| DOCUMENT SECTION |
+++

Skip to contents

Aggregates single-cell SNP data into group-level summaries based on a specified metadata column. This function collapses individual cell SNP counts into group-level matrices, which can be used for group-level differential SNP analyses. The function supports both transplant and non-transplant modes, donor type filtering, and normalized expression values.

Arguments

group_by

Character. Column name in metadata to use for grouping cells. Must be present in cell_metadata.

donor_type

Character, optional. Specific donor type to analyze (e.g., "Donor" or "Recipient"). If NULL, uses all cells. Ignored in non-transplant mode.

min_cells_per_group

Integer. Minimum number of cells required for a group to be included in analysis. Groups with fewer cells are marked as "filtered_low_cells" in the metadata.

use_normalized

Logical. Whether to include normalized depth counts in the output (TRUE) or only use raw counts (FALSE).

Value

A list containing:

ad_matrix

Aggregated alternative allele counts matrix (SNPs x Groups)

dp_matrix

Aggregated depth matrix (SNPs x Groups)

dp_matrix_normalized

Aggregated normalized depth matrix (SNPs x Groups), if available and requested

metadata

Data frame with group-level metadata and QC metrics

group_by

The metadata column used for grouping

parameters

List of parameters used for aggregation

snp_info

Data frame with SNP information

snp_annotations

Data frame with SNP annotations

Details

This function works by:

  1. Filtering cells based on donor_type if specified (e.g., only use Donor cells)

  2. Identifying unique values in the grouping column (e.g., cell_type)

+++

| RECORDS SHOWN |
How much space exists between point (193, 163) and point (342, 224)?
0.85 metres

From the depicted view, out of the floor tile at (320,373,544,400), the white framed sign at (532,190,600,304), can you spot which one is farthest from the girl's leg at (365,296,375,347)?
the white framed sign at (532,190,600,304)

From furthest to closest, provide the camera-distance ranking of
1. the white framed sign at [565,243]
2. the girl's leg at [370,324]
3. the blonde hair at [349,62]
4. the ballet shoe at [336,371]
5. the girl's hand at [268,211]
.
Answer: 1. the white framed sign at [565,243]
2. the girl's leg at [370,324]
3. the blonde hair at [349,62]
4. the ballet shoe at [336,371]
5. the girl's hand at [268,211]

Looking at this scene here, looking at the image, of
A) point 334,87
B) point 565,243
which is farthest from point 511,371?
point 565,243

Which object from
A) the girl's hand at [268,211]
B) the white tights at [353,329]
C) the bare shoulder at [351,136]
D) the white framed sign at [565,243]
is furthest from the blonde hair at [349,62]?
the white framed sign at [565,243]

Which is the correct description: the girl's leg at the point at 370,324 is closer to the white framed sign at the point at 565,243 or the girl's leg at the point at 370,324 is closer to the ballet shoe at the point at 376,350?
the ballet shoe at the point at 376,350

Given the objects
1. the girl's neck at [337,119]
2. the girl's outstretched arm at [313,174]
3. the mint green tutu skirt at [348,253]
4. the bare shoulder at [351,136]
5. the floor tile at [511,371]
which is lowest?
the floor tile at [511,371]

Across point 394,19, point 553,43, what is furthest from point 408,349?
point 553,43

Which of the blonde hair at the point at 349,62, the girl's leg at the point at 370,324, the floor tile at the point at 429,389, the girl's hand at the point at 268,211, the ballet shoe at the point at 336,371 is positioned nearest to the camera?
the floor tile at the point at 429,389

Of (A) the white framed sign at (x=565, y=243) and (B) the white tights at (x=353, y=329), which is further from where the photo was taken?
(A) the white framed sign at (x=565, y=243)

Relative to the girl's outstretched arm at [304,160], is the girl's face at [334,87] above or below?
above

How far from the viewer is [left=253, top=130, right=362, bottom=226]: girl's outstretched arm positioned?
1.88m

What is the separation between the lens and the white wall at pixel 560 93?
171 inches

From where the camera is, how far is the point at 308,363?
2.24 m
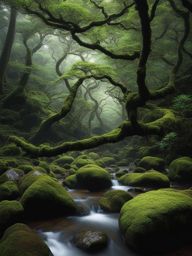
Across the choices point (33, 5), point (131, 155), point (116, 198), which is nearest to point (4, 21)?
point (33, 5)

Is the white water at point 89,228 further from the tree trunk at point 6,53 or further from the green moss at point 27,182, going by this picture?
the tree trunk at point 6,53

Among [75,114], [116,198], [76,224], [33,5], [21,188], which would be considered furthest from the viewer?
[75,114]

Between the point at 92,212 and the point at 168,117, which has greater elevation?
the point at 168,117

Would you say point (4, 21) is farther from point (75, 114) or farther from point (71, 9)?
point (71, 9)

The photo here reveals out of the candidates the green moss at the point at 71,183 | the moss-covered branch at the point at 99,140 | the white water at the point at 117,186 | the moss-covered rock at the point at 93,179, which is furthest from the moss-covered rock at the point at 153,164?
the moss-covered branch at the point at 99,140

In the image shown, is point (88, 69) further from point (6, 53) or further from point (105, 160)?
point (6, 53)

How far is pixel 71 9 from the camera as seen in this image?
54.6 feet

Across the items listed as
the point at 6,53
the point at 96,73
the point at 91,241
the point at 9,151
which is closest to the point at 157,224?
the point at 91,241

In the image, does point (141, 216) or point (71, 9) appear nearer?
point (141, 216)

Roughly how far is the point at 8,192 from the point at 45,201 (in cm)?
173

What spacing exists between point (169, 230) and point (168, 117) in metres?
4.65

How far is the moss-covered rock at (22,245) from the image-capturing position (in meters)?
5.45

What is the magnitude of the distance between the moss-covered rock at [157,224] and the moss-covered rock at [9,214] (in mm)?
3004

+++

| THINGS TO DO |
a) In the SNP aggregation documentation, what happens to groups with fewer cells than min_cells_per_group?
b) Carry the SNP aggregation documentation forward from its last line.
The entries were taken from a different source than the text.

| ACTIVITY ANSWERS |
a) They are marked as "filtered_low_cells" in the metadata.

b)
  3. Summing alternative allele counts and depth counts across all cells in each group

  4. Creating group-level metadata with cell counts and quality metrics

  5. Filtering groups with fewer cells than the specified threshold

The function automatically detects non-transplant mode (single donor type) and adjusts its behavior accordingly. It also checks for normalized counts and includes them in the output if available and requested.

Note

  • This function is typically used as a preprocessing step before findSNPsByGroup()

  • The aggregated matrices no longer contain cell-level information; all counts are summed across cells in each group

  • For transplant data, it's often useful to analyze donor and recipient cells separately by specifying the donor_type parameter

  • Groups with fewer cells than min_cells_per_group are marked as "filtered_low_cells" in the metadata but are still included in the output matrices

Examples

if (FALSE) { # \dontrun{
# Basic usage - aggregate by cell type
collapsed <- project$aggregateByGroup(
  group_by = "cell_type",
  use_normalized = TRUE
)

# Analyze only donor cells with stricter filtering
donor_agg <- project$aggregateByGroup(
  group_by = "cell_type",
  donor_type = "Donor",
  min_cells_per_group = 5
)

# Aggregate by disease status
disease_agg <- project$aggregateByGroup(
  group_by = "disease_status",
  use_normalized = TRUE
)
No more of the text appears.